Hunger Campaign WVUS

The way towards equitable food systems and enough for children

Dana Buzducea explains that her faith and a fierce passion to see the world’s children properly nourished is why she is challenging leaders in Rome. #UNFSS2023

21 July 2023

In parts of the ancient world unwanted babies were sometimes abandoned and left to die exposed to the elements. We like to think that, in the modern world, such cruel devaluing of a child’s life and future is a thing of the past. Yet, in 2023, the world looks on while more than three million children die each year from malnutrition and millions more are physically and mentally stunted by a lack of adequate nutrition.
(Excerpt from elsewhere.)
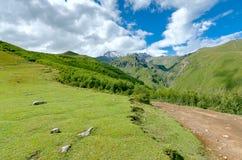A estrada com pneu segue a condução às montanhas e Foto de Stock Royalty Free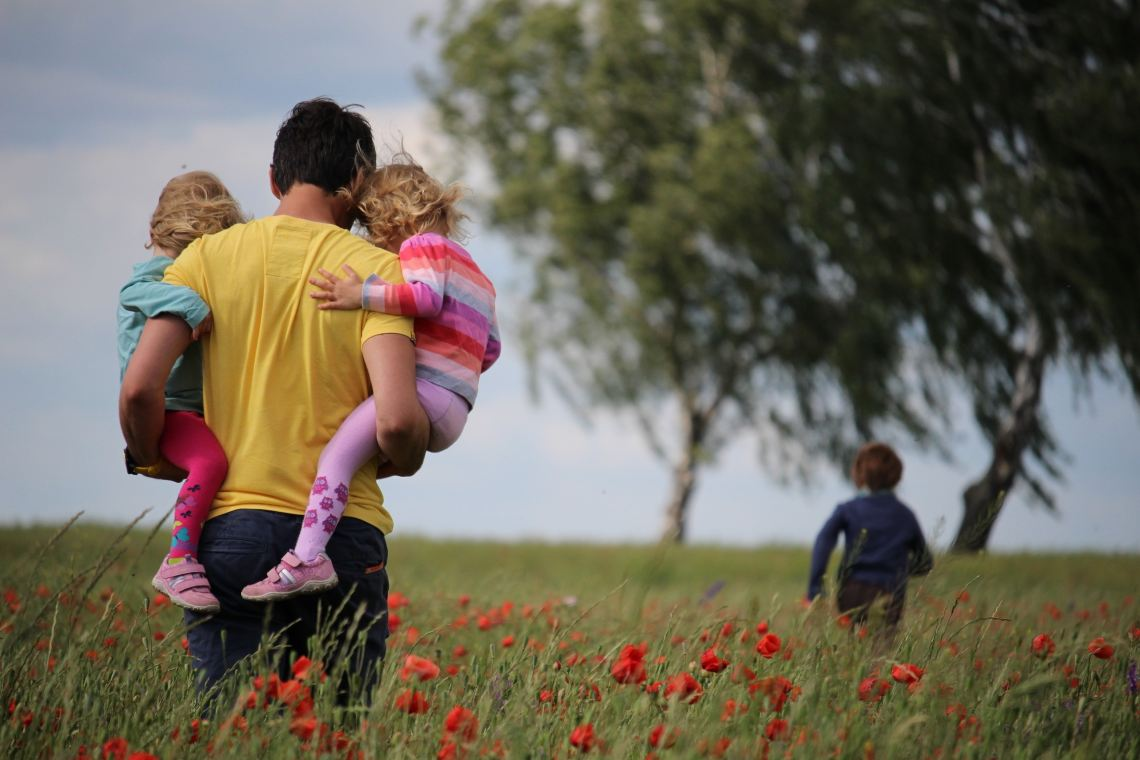 A picture of a host family walking in a field filled with red flowers.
As with the ancient Romans and Spartans, such child abandonment is not just a moral scandal, but it makes no social or economic sense given that the children lost to malnutrition might have been a country’s doctors, lawyers, social workers, and teachers. They could have been its producers, traders, and consumers, as well as mothers and fathers themselves producing the next generation. Families are left devastated when malnutrition kills or maims a child, but a community and a nation lose out too. 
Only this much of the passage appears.